GOAL OF THE EXERCISE:
Copy the rows below word for word, starting with the one that contains "Светильник встраиваемый декоративный" and ending after the one that contains "Chance Favours Those". Leave the pictures out.

*** RECORDED DATA

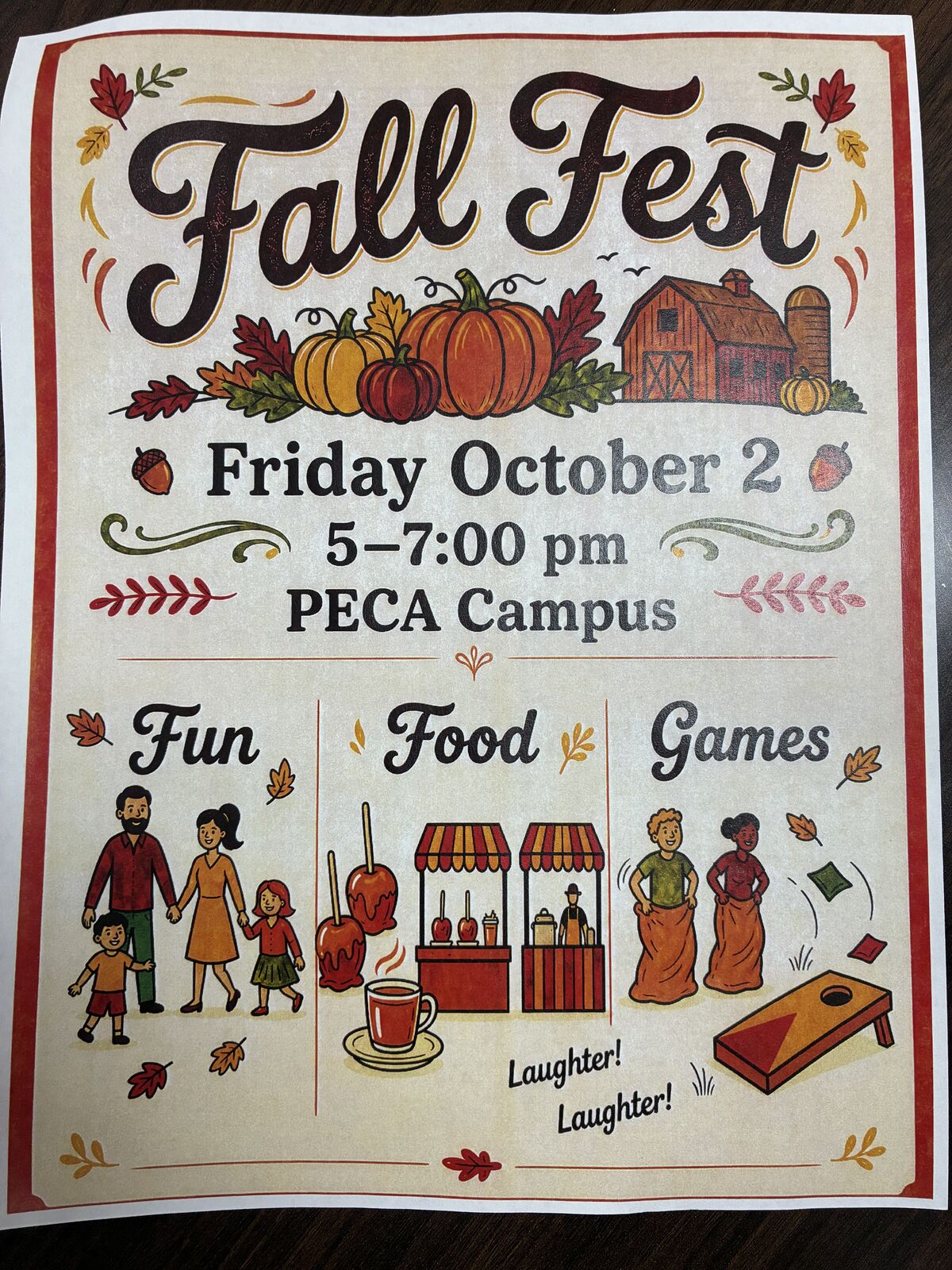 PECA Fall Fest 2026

******
*** RECORDED DATA

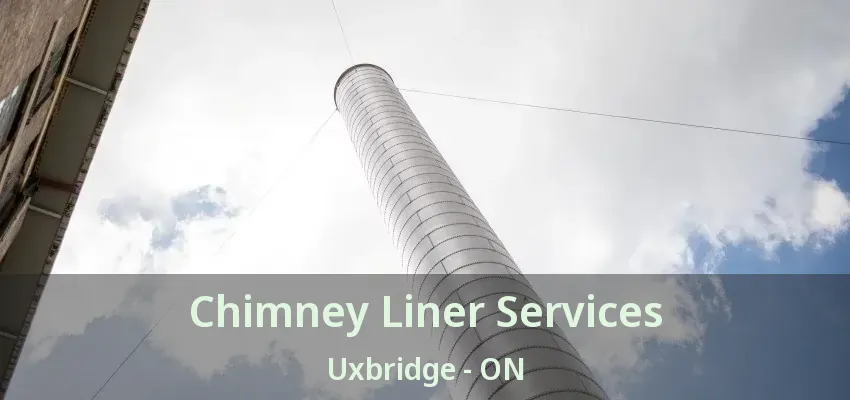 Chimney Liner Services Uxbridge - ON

******
*** RECORDED DATA

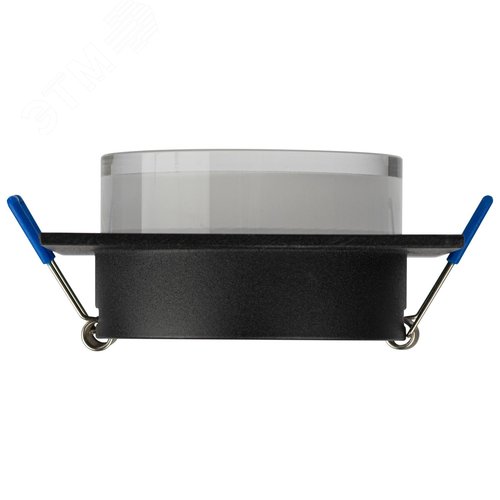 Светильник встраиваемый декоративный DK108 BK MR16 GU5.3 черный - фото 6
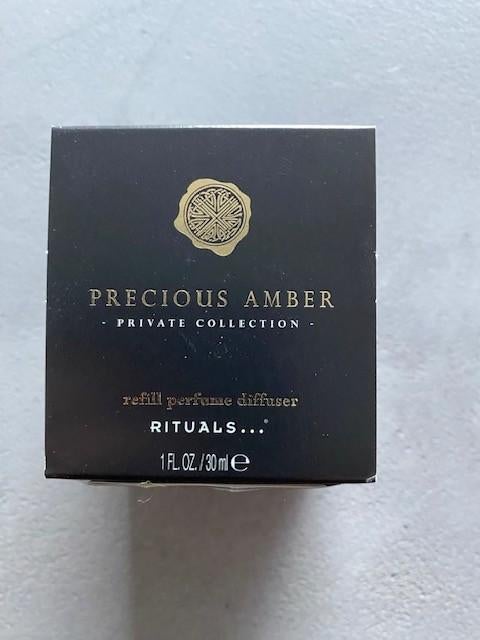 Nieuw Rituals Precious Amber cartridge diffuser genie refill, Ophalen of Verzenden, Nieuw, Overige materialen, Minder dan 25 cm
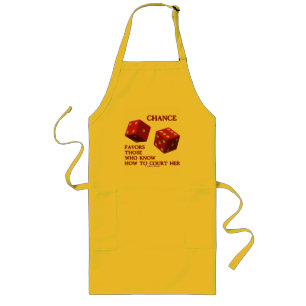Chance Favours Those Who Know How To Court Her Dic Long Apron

******

ANSWER SECTION:
 Светильник встраиваемый декоративный DK108 BK MR16 GU5.3 черный - фото 6
 Nieuw Rituals Precious Amber cartridge diffuser genie refill, Ophalen of Verzenden, Nieuw, Overige materialen, Minder dan 25 cm
Chance Favours Those Who Know How To Court Her Dic Long Apron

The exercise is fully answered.